# who plays in modesto cal



## sky_fox (Oct 23, 2002)

i just moved down here to modesto i whant to play d&d but i dont know anyone here, help i going through withdraws lol so if u can help me out thanks


----------



## BLACKDIRGE (Oct 30, 2002)

Wow. I am from Modesto, born and raised. I live in san diego now but I visit family there all the time. My best advise to you would be to check out "The Gauntlet", its the local gaming store. You can find it on 11th st downtown. You should be able to find a group to play with there, just have a look at there message boards.

Hope this helps a bit.

Dirge


----------



## Dark Ranger (Nov 11, 2002)

In December there is a Living Greyhawk convention called Winter Weekend in the Pale that will be taking place in Tracy (about 20+minutes fron Modesto) on the weekend of December 12-15. 

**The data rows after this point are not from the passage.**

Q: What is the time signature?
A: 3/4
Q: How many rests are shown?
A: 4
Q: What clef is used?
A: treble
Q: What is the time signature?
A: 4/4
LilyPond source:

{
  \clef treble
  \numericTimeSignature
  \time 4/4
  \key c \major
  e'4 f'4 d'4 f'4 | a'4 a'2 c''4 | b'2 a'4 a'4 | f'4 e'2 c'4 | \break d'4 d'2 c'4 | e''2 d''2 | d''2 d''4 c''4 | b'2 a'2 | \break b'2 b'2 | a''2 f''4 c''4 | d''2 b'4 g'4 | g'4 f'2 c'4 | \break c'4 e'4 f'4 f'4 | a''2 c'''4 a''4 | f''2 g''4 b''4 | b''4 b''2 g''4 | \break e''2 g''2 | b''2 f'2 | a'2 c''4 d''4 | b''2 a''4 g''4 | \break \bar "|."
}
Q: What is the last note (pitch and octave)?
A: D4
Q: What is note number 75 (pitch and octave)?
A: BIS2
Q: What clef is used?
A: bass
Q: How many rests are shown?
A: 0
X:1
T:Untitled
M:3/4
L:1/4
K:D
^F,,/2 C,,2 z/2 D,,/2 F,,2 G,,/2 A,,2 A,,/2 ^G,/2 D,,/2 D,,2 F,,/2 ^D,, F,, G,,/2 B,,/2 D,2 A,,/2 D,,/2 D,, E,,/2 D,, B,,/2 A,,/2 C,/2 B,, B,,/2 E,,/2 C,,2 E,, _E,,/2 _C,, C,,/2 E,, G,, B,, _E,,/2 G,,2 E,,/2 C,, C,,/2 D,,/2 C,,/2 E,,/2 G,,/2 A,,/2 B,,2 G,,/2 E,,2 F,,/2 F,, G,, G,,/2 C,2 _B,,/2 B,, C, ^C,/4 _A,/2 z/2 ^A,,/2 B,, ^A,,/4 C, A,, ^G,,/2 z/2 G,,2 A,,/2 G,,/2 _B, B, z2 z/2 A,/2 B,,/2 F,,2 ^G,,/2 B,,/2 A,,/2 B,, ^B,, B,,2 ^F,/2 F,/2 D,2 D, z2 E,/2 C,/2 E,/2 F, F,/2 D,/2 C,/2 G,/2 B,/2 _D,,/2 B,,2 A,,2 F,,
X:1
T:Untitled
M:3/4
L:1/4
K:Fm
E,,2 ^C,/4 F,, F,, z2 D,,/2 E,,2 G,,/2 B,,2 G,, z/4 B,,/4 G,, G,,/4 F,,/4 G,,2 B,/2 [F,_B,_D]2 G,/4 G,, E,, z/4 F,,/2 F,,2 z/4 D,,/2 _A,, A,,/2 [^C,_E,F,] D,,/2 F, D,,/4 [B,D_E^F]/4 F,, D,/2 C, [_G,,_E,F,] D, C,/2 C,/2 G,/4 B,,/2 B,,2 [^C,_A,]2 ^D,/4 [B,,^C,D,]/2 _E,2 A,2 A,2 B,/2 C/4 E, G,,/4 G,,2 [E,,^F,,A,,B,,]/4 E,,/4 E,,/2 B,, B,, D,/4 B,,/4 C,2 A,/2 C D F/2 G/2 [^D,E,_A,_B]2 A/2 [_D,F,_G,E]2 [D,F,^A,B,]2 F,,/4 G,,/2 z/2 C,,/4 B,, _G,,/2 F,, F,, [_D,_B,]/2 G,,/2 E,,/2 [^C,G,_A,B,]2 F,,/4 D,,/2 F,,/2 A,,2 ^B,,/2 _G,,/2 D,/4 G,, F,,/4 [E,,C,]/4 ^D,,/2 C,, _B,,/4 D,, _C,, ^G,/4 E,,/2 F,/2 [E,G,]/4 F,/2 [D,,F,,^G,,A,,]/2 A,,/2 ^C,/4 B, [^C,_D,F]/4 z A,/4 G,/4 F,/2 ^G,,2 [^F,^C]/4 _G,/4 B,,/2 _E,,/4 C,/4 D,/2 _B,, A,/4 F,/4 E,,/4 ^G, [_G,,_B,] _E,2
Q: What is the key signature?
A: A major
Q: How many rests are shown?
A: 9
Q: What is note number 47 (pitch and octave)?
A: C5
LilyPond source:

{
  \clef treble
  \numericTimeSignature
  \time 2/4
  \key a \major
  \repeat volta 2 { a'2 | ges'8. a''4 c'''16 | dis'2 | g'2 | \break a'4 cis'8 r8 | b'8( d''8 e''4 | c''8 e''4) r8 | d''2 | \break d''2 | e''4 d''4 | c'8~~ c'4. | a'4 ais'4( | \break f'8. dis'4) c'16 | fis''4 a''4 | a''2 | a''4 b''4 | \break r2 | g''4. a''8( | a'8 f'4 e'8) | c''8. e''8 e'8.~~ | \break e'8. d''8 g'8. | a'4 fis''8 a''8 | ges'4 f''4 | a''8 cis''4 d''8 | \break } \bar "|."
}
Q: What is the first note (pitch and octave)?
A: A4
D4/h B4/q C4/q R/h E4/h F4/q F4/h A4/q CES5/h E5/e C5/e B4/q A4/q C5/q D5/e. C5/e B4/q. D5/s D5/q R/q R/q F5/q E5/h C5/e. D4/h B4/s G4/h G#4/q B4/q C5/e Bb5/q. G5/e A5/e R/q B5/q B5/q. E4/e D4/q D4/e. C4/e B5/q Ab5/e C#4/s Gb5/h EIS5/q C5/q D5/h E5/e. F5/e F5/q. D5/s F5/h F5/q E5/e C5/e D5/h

Maybe you can meet some locals there. Good luck!


----------



## Drago (Nov 12, 2002)

There's DunDraCon in Feb. in San Ramon on Presidents 
week-end . You will get to meet lots of locals .


----------



## Dr Lucky (Nov 19, 2002)

The Gauntlet moved.  It hasn't been on 11th street for ages.  They moved on to Prescott by the old Costco building, and then they moved again really recently.  I don't know the new address, I think it's on Coffee Rd, somewhere between Sylvan and Rumble.  Just call them at (209)526-5591.  It is a great place to find gamers and gaming stuff.
I'm not from Modesto, but I just moved away from Manteca, also to San Diego.  Funny coincidence.


----------